The Western side of the island is more congested with residents and has the commercial part, full of shops and little boutiques. The eastern part has the old prestigious Gezira Sporting Club which covers acres of land and which is the breathing spot of the little island of Zamalek.
The island is accessed through five bridges and after a long and very vicious fight has succumbed to having the underground run through it. It houses many embassies and ambassador residences, some schools and higher education institutes. This makes it, and its narrow streets, a traffic nightmare at peak hours. But it has still retained its atmosphere of a village trying to emulate a city style.
On the west side of the island and along the Nile are several boats that have become some of the most prestigious and famous restaurants in Cairo. Every six months when my best friend comes for her bi-annual visits from Canada, we go for lunch at one of those restaurants every week during her stay. She too has been a Zamalek resident since childhood, and we both went to the same school … in Zamalek!
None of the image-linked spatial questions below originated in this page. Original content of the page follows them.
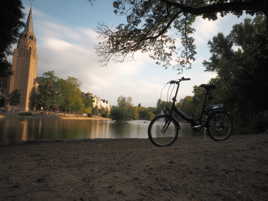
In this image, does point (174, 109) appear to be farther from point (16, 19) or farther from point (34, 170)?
point (16, 19)

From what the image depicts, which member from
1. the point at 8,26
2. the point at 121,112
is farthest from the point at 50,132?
the point at 121,112

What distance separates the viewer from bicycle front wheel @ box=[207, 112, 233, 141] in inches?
213

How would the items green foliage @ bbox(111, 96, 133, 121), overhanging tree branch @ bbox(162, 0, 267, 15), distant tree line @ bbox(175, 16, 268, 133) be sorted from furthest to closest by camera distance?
green foliage @ bbox(111, 96, 133, 121) → distant tree line @ bbox(175, 16, 268, 133) → overhanging tree branch @ bbox(162, 0, 267, 15)

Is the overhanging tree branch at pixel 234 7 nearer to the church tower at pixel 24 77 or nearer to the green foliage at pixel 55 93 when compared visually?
the green foliage at pixel 55 93

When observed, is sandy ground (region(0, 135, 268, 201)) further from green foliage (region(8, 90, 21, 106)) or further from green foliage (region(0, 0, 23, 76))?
green foliage (region(8, 90, 21, 106))

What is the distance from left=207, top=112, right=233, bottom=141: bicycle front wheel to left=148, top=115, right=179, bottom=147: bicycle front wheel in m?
1.22

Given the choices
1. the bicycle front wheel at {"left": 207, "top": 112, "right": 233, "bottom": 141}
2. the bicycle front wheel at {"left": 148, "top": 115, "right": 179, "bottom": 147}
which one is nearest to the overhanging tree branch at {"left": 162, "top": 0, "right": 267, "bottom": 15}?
the bicycle front wheel at {"left": 148, "top": 115, "right": 179, "bottom": 147}

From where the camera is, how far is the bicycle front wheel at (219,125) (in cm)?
542

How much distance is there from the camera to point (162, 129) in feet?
16.1

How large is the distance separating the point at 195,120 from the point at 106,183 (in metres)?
3.63

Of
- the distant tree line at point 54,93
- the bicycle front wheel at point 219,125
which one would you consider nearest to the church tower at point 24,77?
the distant tree line at point 54,93

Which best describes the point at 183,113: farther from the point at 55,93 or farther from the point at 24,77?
the point at 24,77

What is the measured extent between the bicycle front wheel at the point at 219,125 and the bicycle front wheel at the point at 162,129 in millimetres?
1223

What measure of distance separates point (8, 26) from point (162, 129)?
11.0m
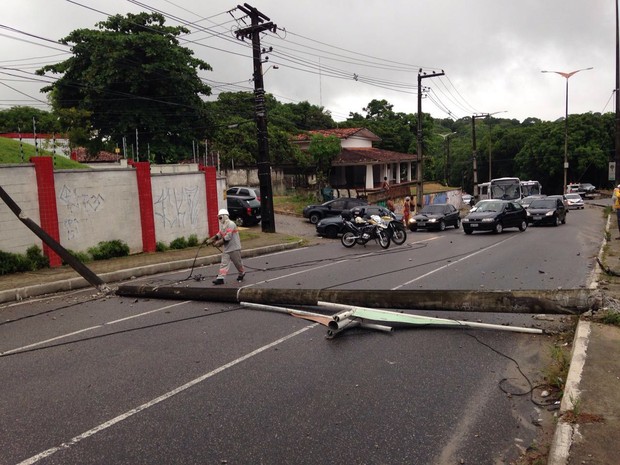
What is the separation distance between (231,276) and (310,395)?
7915mm

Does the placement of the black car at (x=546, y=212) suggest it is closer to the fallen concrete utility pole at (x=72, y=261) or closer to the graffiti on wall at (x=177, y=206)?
the graffiti on wall at (x=177, y=206)

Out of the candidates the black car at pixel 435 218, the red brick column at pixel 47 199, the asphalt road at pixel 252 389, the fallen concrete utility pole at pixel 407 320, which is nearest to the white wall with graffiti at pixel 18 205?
the red brick column at pixel 47 199

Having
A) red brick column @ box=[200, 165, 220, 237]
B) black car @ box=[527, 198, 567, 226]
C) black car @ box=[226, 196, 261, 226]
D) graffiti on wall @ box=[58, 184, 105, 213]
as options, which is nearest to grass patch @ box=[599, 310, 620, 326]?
graffiti on wall @ box=[58, 184, 105, 213]

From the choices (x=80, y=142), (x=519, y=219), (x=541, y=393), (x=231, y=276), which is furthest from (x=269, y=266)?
(x=80, y=142)

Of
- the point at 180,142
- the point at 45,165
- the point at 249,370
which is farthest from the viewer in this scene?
the point at 180,142

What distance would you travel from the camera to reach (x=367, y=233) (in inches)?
773

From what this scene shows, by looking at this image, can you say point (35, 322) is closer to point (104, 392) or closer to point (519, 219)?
point (104, 392)

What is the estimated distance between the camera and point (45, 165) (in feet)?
45.3

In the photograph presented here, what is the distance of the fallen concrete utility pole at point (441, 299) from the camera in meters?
7.00

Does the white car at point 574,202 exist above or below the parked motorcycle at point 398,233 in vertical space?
below

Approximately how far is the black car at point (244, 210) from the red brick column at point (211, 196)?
273 inches

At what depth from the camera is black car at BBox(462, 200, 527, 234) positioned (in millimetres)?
23844

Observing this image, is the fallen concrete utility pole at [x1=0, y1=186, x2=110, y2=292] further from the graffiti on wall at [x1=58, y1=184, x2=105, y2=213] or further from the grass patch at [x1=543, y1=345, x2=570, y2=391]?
the grass patch at [x1=543, y1=345, x2=570, y2=391]

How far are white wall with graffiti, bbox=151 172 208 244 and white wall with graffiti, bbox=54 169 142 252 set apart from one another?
98 centimetres
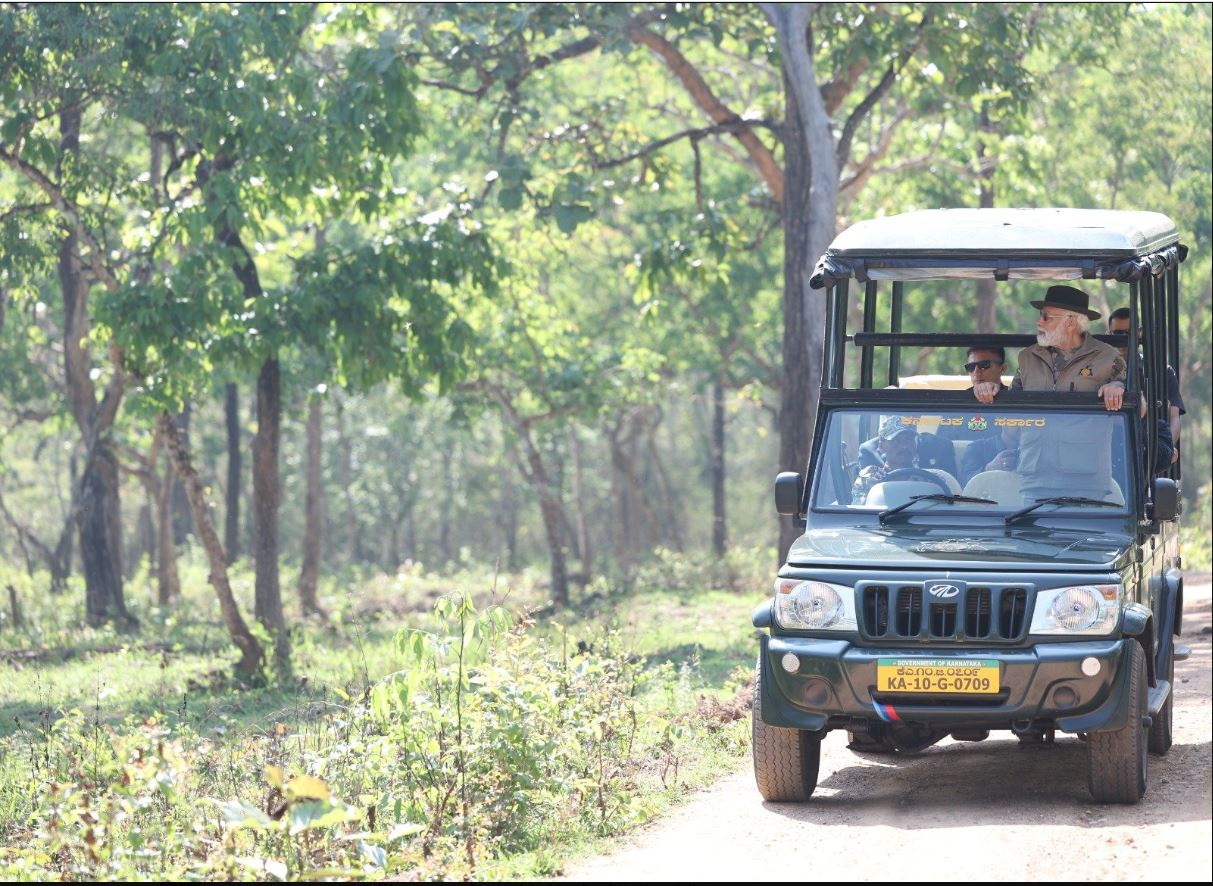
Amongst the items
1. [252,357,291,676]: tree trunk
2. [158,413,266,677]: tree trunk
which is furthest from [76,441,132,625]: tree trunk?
[158,413,266,677]: tree trunk

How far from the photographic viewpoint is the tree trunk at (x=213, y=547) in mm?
15109

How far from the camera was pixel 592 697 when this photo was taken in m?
9.32

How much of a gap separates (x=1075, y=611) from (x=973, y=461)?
4.47 ft

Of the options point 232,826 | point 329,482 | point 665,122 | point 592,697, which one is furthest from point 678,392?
point 329,482

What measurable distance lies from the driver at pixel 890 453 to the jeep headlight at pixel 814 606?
1055mm

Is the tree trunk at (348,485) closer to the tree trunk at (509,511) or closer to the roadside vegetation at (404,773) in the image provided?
the tree trunk at (509,511)

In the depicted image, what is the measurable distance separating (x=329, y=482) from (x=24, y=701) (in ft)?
137

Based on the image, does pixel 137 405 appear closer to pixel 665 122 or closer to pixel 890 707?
pixel 890 707

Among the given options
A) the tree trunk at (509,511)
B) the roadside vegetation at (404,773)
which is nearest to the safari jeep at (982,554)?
the roadside vegetation at (404,773)

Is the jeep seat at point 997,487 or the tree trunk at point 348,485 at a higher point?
the jeep seat at point 997,487

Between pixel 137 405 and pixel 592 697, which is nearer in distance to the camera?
pixel 592 697

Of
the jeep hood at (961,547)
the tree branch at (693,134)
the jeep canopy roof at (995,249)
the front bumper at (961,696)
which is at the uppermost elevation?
the tree branch at (693,134)

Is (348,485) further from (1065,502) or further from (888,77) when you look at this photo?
(1065,502)

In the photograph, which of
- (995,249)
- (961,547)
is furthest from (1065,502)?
(995,249)
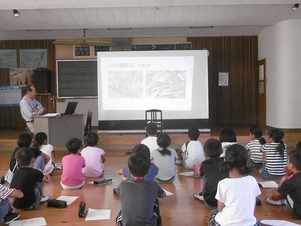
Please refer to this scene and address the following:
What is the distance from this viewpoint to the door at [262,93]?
26.6ft

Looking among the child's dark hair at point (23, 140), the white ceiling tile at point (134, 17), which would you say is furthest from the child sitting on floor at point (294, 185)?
the white ceiling tile at point (134, 17)

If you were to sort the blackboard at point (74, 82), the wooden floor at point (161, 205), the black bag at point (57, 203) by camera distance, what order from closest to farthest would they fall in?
the wooden floor at point (161, 205) < the black bag at point (57, 203) < the blackboard at point (74, 82)

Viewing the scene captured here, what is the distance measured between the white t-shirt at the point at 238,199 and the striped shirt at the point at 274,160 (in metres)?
1.80

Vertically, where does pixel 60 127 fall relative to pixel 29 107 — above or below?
below

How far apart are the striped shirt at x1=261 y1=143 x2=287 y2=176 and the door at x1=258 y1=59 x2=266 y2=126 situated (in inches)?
178

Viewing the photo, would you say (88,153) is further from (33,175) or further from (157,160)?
(33,175)

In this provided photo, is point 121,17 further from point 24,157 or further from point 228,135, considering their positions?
point 24,157

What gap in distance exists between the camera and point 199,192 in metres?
3.46

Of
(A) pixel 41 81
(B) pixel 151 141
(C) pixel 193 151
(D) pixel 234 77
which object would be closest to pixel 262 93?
(D) pixel 234 77

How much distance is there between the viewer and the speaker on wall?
8.43 metres

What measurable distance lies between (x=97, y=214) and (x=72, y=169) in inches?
35.5

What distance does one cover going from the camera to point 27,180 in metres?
2.76

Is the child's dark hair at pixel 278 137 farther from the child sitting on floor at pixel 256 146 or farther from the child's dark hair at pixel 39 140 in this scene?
the child's dark hair at pixel 39 140

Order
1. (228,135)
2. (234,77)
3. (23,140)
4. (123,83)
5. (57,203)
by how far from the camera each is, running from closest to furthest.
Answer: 1. (57,203)
2. (23,140)
3. (228,135)
4. (123,83)
5. (234,77)
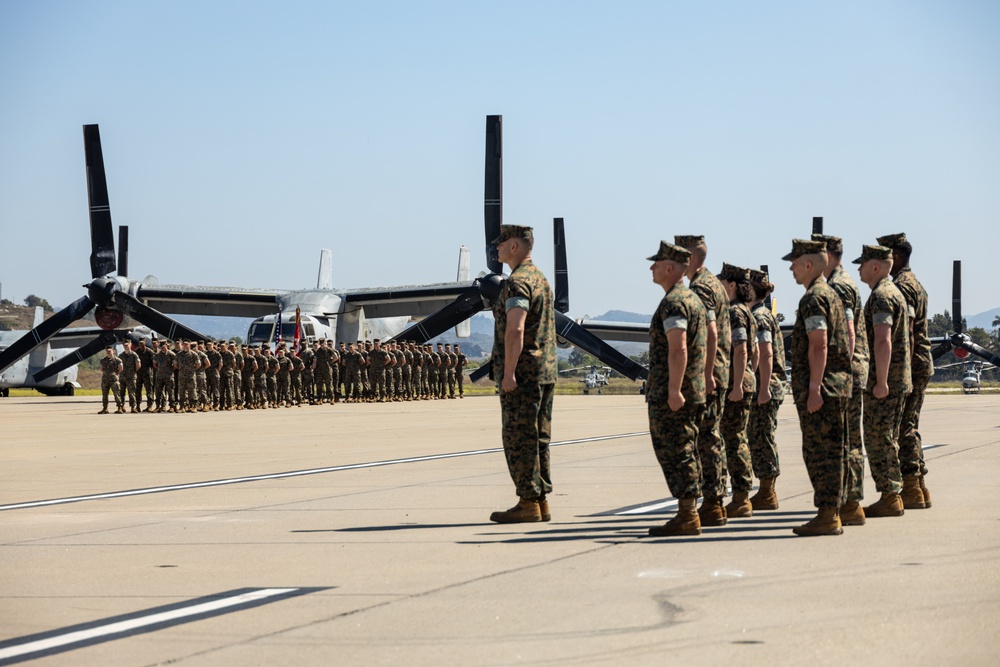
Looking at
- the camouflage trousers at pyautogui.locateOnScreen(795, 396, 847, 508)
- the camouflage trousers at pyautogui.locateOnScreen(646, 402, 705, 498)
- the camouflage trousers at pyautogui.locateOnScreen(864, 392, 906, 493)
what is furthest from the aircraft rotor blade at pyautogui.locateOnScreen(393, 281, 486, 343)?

During her last visit, and on the way back from lunch, turning round one corner to get to her house, we were both surprised by an unprecedented sight! There, on the pavement, somewhat hidden behind the parked cars, and standing under the shade of a huge tree, stood a very large very dark water buffalo! It took us a couple of seconds to realise that it was a statue, then we both burst out laughing. I made a full circle around the block and returned to the same spot, double parked the car and went and took a few shots of it. It is a real traffic stopper!
Zamalek has changed a great deal since my childhood when the full clan of my cousins, my brother and I used to have lunch at my grandmother’s house then took our bicycles and played hide-and-seek all over Zamalek! Yet to me, it still evokes that feeling of nostalgia, a return to my childhood cocoon, where life was innocent, safe and happy.
Zamalek will always be synonymous with my childhood.